Les pays occidentaux semblent prêts à élire des dirigeants qui réclament un rapprochement avec Vladimir Poutine. L’ancien premier ministre français a toujours prôné une position conciliante envers la Russie de Vladimir Poutine, en particulier sur les sujets conflictuels comme l’Ukraine et la Syrie, au même moment, Donald Trump a déclaré par communiqué vouloir développer «une relation forte et durable avec la Russie».

Vers une place de choix  sur l’échiquier mondial
Ph. Fotolia

Quand la guerre froide avait pris fin avec l’éclatement de l'URSS et la chute du mur de Berlin, le capitalisme a triomphé en érigeant une architecture mondiale unipolaire sous le leadership des États-Unis d’Amérique. Les penseurs contemporains abondaient dans ce sens. En 1989, Zbigniew Brzezinski prévoit la fin de la perestroïka dans son livre «Le grand échiquier». En 1992, Francis Fukuyama publie «La fin de l’histoire» dans lequel il précise que la fin de la guerre froide peut être interprétée comme la victoire de la démocratie libérale.

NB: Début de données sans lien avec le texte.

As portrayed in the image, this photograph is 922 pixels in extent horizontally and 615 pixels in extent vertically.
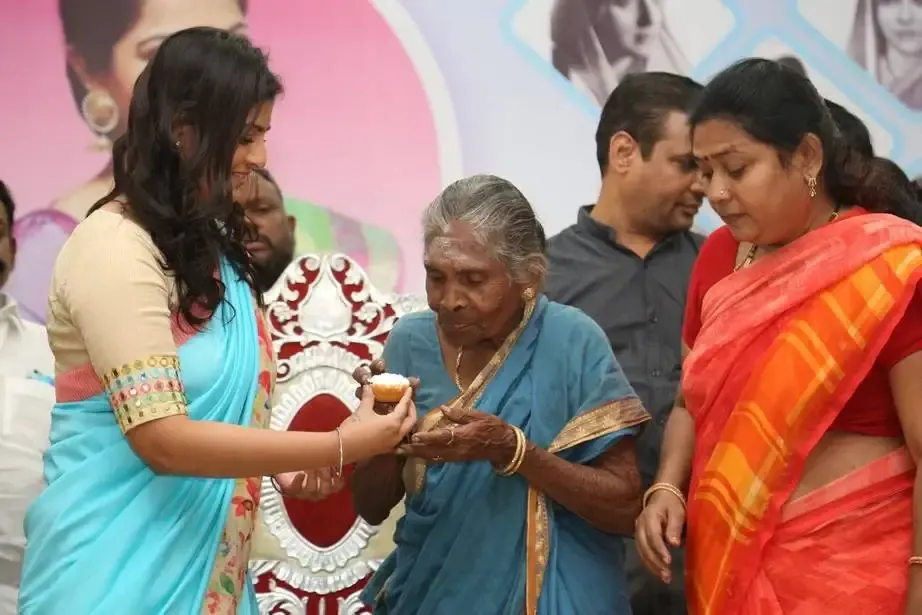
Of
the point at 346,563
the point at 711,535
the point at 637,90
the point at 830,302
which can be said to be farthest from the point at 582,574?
the point at 637,90

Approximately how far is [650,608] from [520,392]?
37.0 inches

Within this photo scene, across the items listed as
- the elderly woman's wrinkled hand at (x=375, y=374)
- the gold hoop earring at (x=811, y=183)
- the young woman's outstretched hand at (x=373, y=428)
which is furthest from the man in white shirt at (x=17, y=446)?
the gold hoop earring at (x=811, y=183)

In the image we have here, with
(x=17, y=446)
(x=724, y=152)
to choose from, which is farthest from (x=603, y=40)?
(x=17, y=446)

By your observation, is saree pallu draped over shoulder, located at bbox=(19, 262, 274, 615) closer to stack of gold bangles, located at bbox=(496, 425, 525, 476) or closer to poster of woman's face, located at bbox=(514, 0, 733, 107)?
stack of gold bangles, located at bbox=(496, 425, 525, 476)

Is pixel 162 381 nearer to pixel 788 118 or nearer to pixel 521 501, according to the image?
pixel 521 501

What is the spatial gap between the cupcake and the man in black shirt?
1.09 metres

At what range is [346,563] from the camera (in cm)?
312

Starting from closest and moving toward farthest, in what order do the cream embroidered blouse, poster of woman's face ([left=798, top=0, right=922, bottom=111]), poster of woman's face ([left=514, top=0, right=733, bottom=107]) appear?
1. the cream embroidered blouse
2. poster of woman's face ([left=514, top=0, right=733, bottom=107])
3. poster of woman's face ([left=798, top=0, right=922, bottom=111])

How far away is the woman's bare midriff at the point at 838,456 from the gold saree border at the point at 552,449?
400mm

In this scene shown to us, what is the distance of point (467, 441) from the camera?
2160 mm

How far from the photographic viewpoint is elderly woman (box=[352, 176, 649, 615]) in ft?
7.57

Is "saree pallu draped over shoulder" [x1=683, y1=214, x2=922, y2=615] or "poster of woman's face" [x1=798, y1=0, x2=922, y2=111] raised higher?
"poster of woman's face" [x1=798, y1=0, x2=922, y2=111]

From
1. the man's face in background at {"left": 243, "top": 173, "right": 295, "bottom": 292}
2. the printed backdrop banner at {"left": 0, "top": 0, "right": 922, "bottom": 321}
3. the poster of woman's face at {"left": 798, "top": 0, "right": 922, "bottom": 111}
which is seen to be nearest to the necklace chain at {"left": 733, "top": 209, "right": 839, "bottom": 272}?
the printed backdrop banner at {"left": 0, "top": 0, "right": 922, "bottom": 321}

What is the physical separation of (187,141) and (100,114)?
1.75 metres
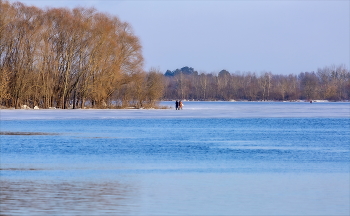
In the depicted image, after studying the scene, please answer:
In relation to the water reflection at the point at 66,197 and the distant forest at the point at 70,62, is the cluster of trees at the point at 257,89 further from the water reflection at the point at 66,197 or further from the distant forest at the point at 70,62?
the water reflection at the point at 66,197

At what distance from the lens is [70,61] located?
196ft

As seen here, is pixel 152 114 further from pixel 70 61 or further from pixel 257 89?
pixel 257 89

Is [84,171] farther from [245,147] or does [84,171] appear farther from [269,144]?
[269,144]

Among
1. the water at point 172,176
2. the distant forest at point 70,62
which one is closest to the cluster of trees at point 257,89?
the distant forest at point 70,62

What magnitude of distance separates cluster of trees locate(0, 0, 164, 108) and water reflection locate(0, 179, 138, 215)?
141 feet

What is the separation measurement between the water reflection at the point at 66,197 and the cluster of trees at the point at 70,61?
141ft

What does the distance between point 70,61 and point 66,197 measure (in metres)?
49.9

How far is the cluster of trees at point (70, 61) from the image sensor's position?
55594mm

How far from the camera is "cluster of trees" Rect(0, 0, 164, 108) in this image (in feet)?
182

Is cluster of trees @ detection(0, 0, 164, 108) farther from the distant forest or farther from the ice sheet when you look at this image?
the ice sheet

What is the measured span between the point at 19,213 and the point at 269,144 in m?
15.1

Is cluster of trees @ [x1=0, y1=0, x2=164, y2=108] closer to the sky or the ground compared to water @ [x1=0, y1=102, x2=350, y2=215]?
closer to the sky

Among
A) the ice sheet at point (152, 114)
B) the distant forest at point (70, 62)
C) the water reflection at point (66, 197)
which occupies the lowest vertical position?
the water reflection at point (66, 197)

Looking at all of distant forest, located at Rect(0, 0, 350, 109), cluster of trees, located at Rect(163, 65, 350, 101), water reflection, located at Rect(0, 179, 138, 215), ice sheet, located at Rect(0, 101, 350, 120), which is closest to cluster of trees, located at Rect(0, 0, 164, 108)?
distant forest, located at Rect(0, 0, 350, 109)
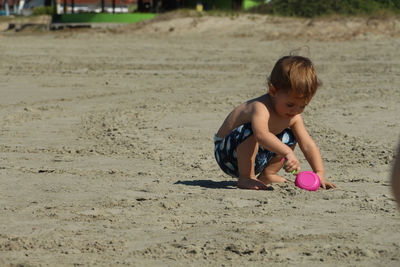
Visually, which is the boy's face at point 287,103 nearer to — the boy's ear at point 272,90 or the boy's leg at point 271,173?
the boy's ear at point 272,90

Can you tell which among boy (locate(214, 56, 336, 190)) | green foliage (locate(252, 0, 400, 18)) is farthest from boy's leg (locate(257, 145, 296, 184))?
green foliage (locate(252, 0, 400, 18))

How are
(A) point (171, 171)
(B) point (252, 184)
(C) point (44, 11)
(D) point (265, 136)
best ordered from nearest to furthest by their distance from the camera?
(D) point (265, 136), (B) point (252, 184), (A) point (171, 171), (C) point (44, 11)

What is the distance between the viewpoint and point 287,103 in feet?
12.2

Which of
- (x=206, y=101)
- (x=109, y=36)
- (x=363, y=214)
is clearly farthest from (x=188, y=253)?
(x=109, y=36)

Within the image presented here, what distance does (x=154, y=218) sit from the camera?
3197 mm

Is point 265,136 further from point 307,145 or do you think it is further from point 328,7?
point 328,7

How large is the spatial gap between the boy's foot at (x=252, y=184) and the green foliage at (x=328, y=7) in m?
16.7

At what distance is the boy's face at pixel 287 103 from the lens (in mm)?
3701

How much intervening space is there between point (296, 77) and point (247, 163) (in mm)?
595

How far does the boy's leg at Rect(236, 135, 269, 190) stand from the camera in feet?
12.6

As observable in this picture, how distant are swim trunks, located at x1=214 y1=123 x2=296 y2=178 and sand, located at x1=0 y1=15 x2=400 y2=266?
18 centimetres

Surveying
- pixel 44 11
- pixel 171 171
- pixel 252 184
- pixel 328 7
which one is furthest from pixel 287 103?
pixel 44 11

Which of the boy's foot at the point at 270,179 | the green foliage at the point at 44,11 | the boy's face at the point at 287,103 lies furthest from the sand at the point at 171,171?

La Russie s’est trouvée, depuis la chute de l’Union soviétique, marginalisée sur la scène politique internationale. Ce gigantesque pays d’environ 17 millions de km² est, comparativement à sa superficie, sous-peuplé puisqu’il ne compte que 140 millions d’habitants. La Russie contemporaine du Président Poutine renoue avec l’attitude impériale qui caractérisait tant la Russie Blanche que la Russie Rouge. Toute occasion permettant de jouer un rôle de premier plan est désormais à saisir pour la Russie. Ces dernières années, la scène géopolitique a été marquée par un rééquilibrage en faveur de la Russie. Plusieurs dirigeants s’alignent sur les positions du Kremlin en reconnaissant la nécessité d’un dialogue politique avec la Russie. Un vrai appel à tourner la page de l’après-guerre froide. Poutine serait-il en train de devenir l’homme fort de l’année ? Et la Russie serait-elle en train de récupérer sa place sur l’échiquier géopolitique ?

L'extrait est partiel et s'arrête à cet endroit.